I was thinking 10 to 15 lbs of hay a day total so x 30 days would be 300 to 450 lbs a month so 8 to 10 bales a month, until you have your pasture back.   My husband and I lived in North Carolina for 3 years, Is it possible for you to have pasture most of the winter? You may need another 10 bales.  Just a guess on my part. So maybe 30 bales. 

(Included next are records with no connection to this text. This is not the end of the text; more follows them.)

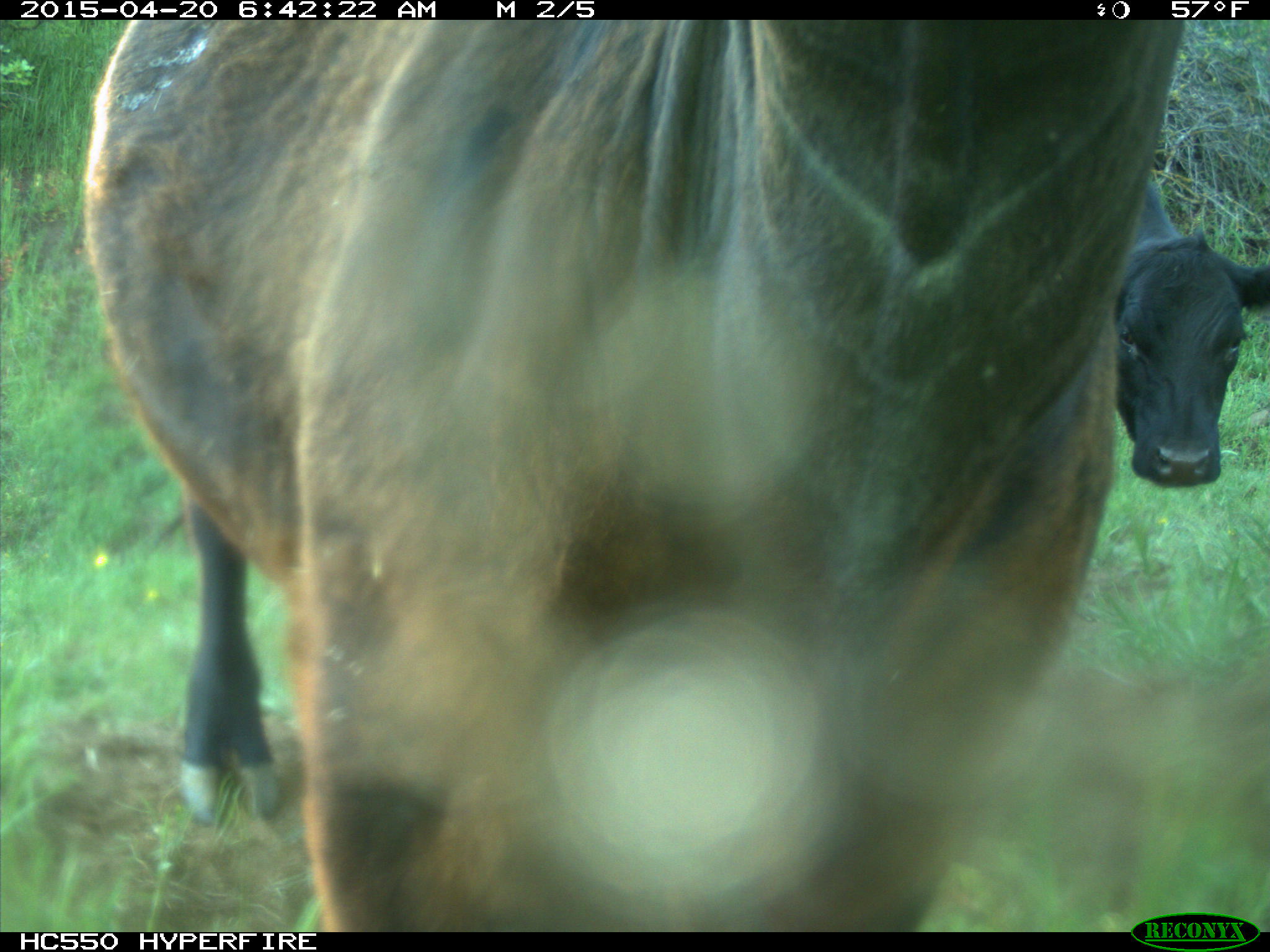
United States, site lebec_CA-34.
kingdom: Animalia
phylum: Chordata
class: Mammalia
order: Artiodactyla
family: Bovidae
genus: Bos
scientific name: Bos taurus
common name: domestic cow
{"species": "Bos taurus (domestic cow)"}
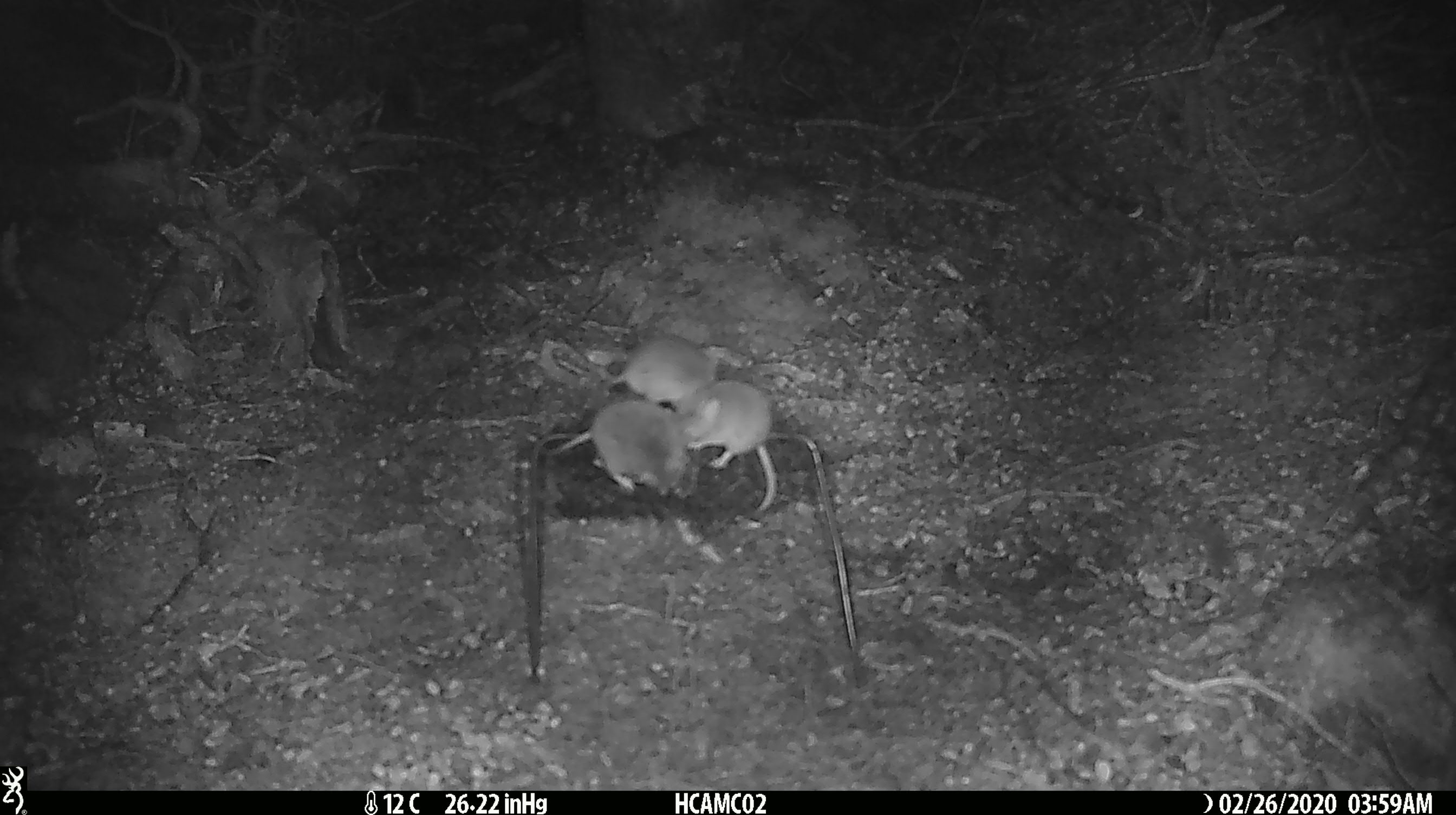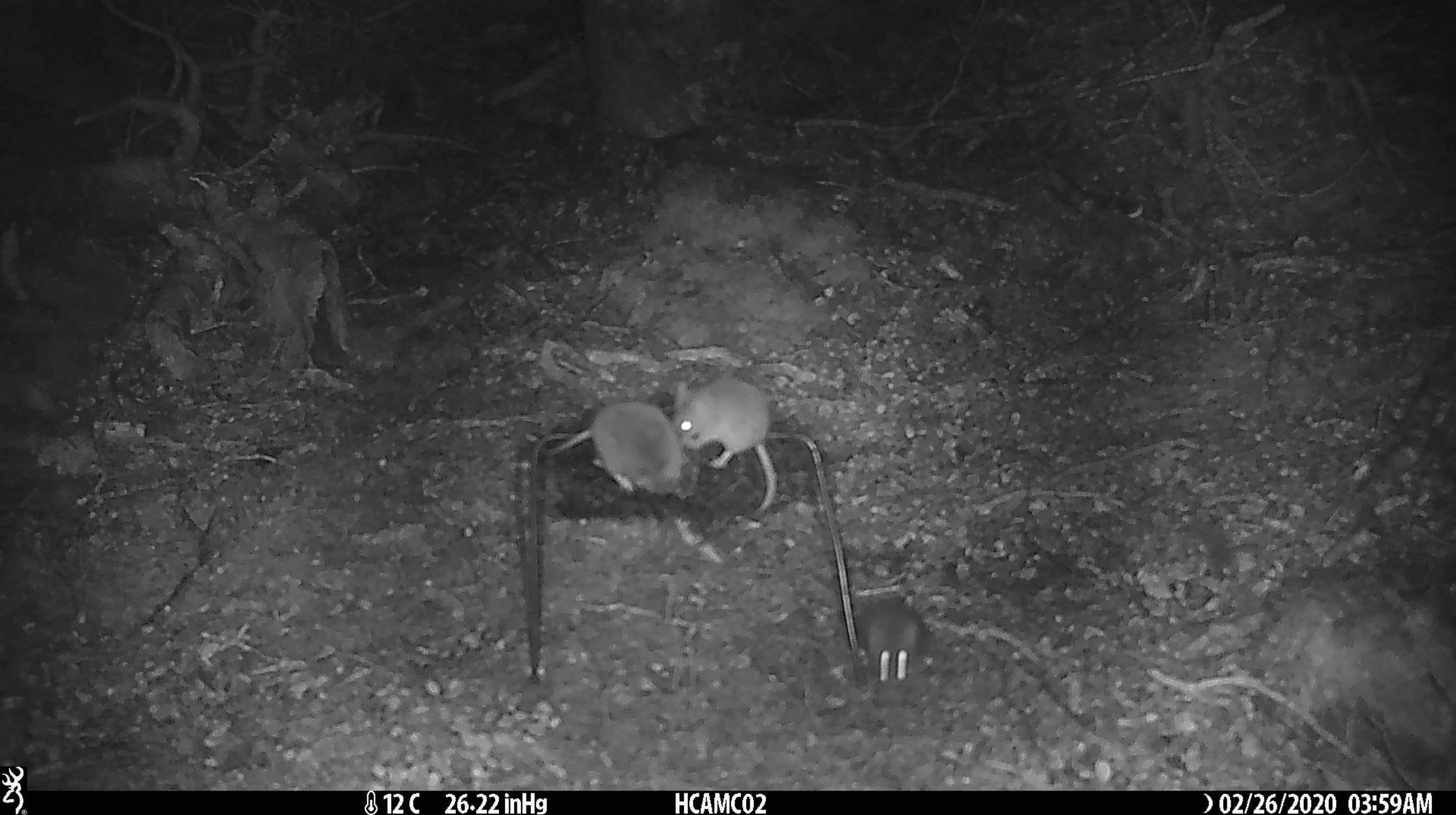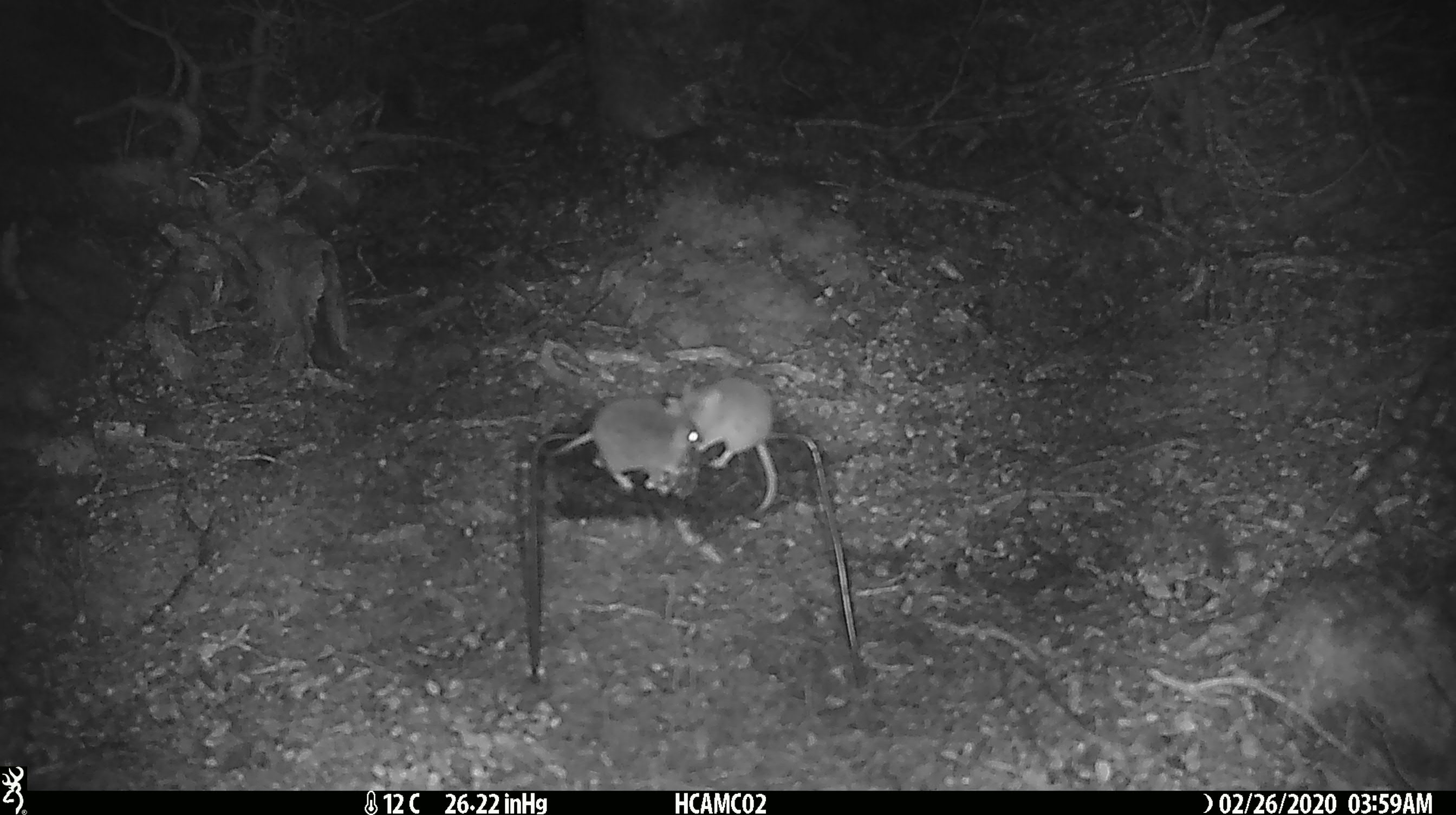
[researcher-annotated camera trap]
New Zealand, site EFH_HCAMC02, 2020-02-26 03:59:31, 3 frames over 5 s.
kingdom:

Her in the Valley in VA, we may have no pasture from beginning of December to  mid or late March, So I figure I need to feed hay for a minimum of 4 months, normally I feed some hay also in NOvember and some hay in April. That is not taking into account any possible dry weather in the summer.


----------



## marlowmanor (Sep 5, 2012)

20kidsonhill said:
			
		

> I was thinking 10 to 15 lbs of hay a day total so x 30 days would be 300 to 450 lbs a month so 8 to 10 bales a month, until you have your pasture back.   My husband and I lived in North Carolina for 3 years, Is it possible for you to have pasture most of the winter? You may need another 10 bales.  Just a guess on my part. So maybe 30 bales.
> 
> Her in the Valley in VA, we may have no pasture from beginning of December to  mid or late March, So I figure I need to feed hay for a minimum of 4 months, normally I feed some hay also in NOvember and some hay in April. That is not taking into account any possible dry weather in the summer.

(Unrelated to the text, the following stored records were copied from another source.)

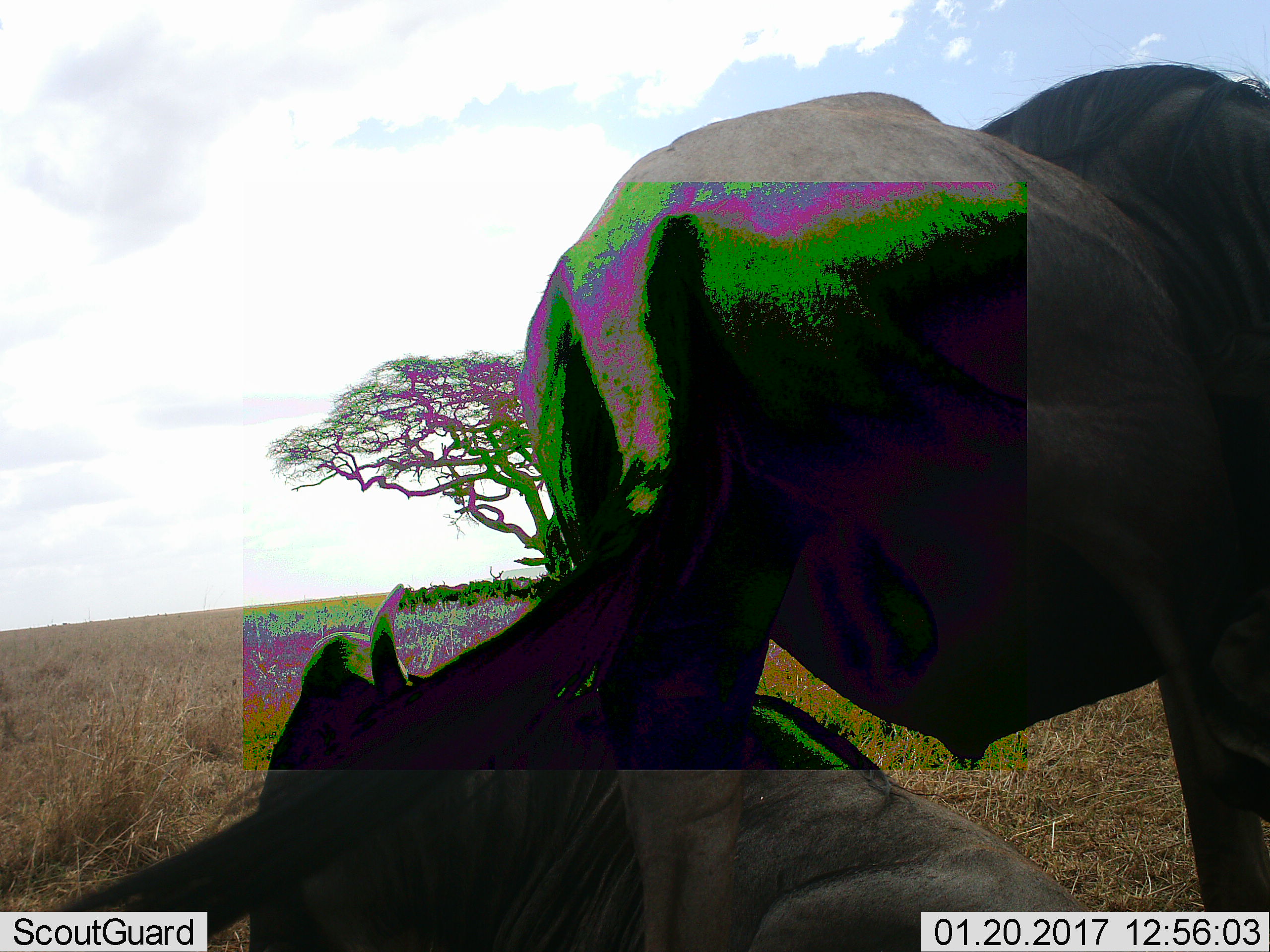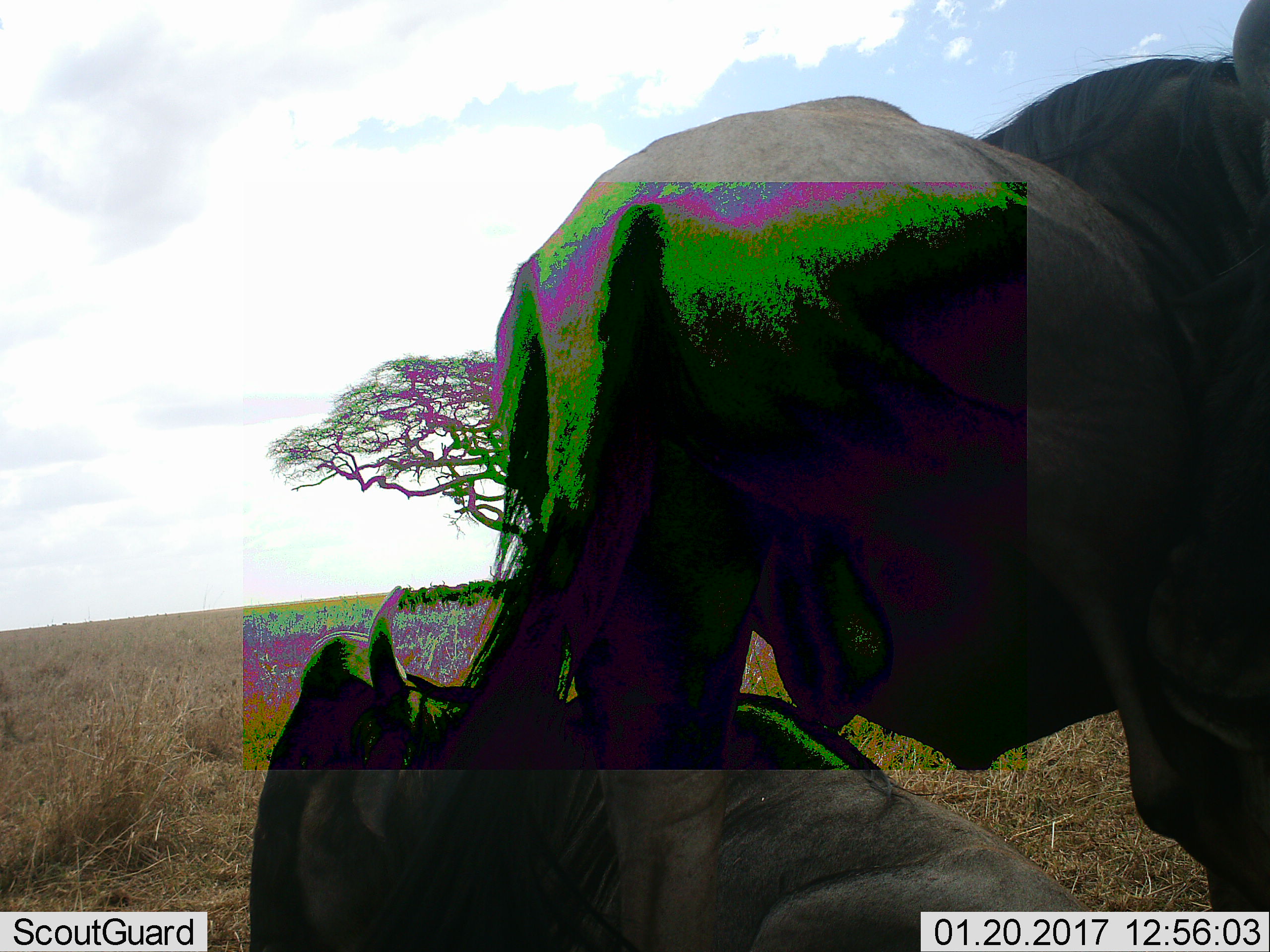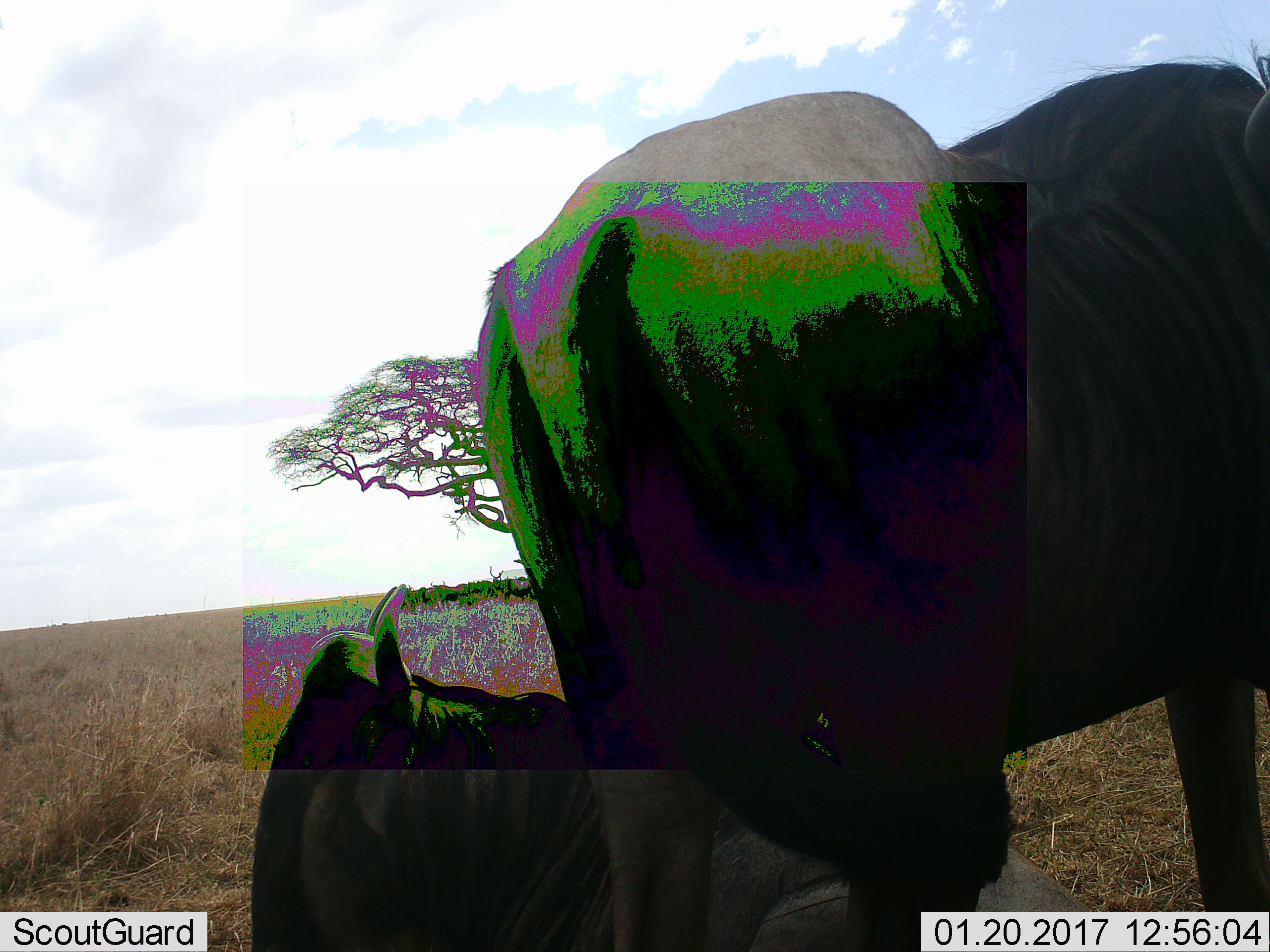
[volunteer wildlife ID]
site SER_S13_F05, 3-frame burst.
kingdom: Animalia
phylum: Chordata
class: Mammalia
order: Artiodactyla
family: Bovidae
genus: Connochaetes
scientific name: Connochaetes taurinus taurinus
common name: blue wildebeest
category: wildebeestblue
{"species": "wildebeestblue (blue wildebeest) (Connochaetes taurinus taurinus)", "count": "2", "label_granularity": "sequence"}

We don't really have pasture in the first place. They are basically dry lotted right now. We do cut browse for them right now and we do grain them and they have hay available. We do have half a round bale still too for hay. I would think that would equal out the extra we may need. If I can find extra storage I may be able to get DH to buy a couple extra bales of hay later.


----------



## chubbydog811 (Sep 6, 2012)

Our neighbors had 2 Nigerian whethers and 1 pygmy doe on a dry lot situation. Other than occasional grass or tree clippings, all they got was 2 flakes of hay a day and a handful of grain 2ce a day between them. They bought 60 bales to last 1 year (until the next cutting) and that was actually more than enough. The bails we get are around 30-40lbs. 40-50 bales would probably be a better number (averaging in wasted hay, and extra in the winter).


----------



## marlowmanor (Sep 6, 2012)

chubbydog811 said:
			
		

> Our neighbors had 2 Nigerian whethers and 1 pygmy doe on a dry lot situation. Other than occasional grass or tree clippings, all they got was 2 flakes of hay a day and a handful of grain 2ce a day between them. They bought 60 bales to last 1 year (until the next cutting) and that was actually more than enough. The bails we get are around 30-40lbs. 40-50 bales would probably be a better number (averaging in wasted hay, and extra in the winter).

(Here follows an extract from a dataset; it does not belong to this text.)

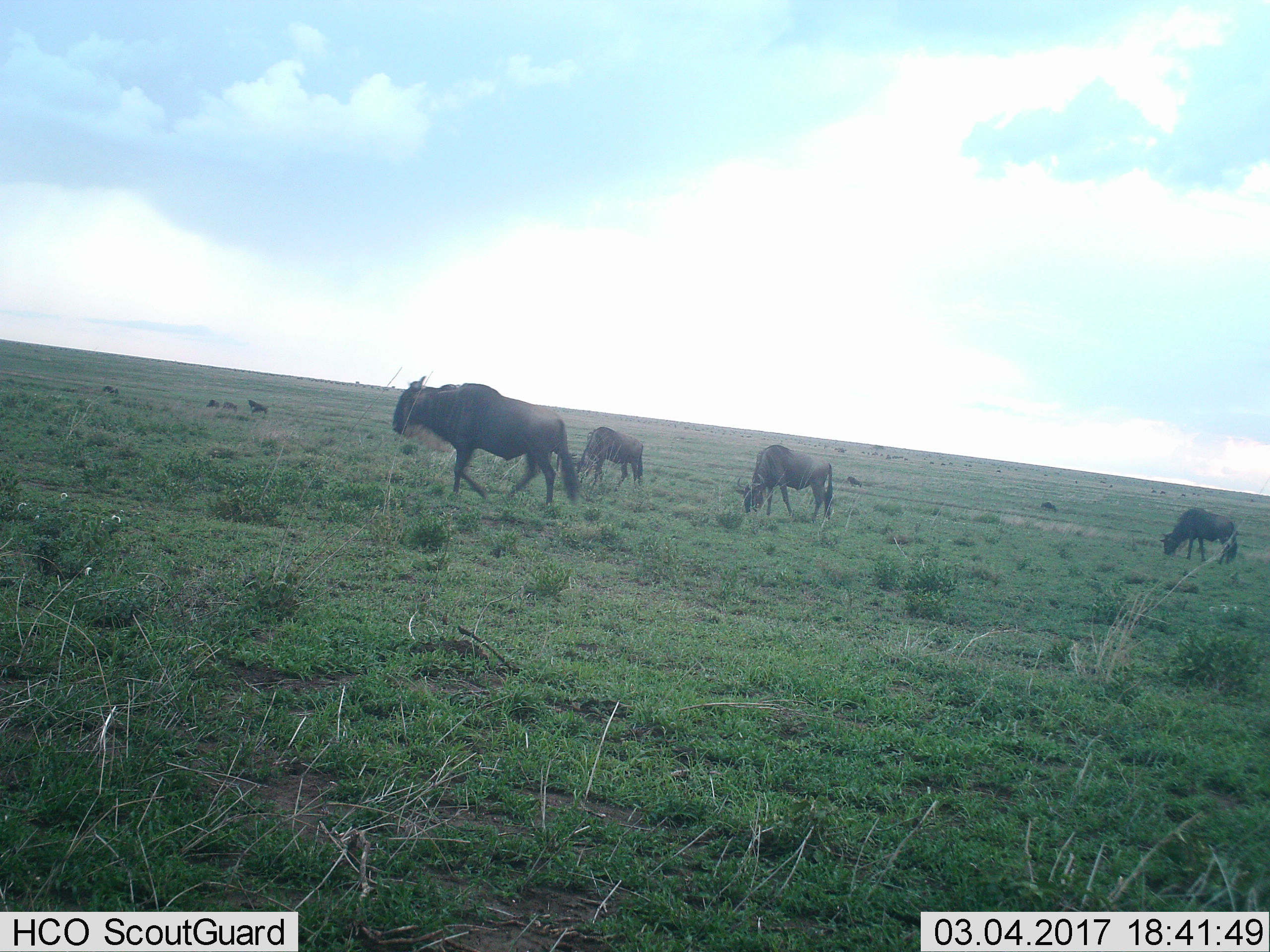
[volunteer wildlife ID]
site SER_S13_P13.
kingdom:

That is basically exactly what we do here, but we do feed more grain than just a handful. We feed 3 cups (they share it) once a day. I did get permission from my dad to store some hay in his barn loft so I do have extra storage space now. I think we will start with the 20 bales likely and think about getting more in a couple weeks. I will mention these amounts to DH though so he can decided whether to get more hay or not this weekend. We have to consider what we can load up on a truck and trailer too. We have to borrow the truck and trailer too.


----------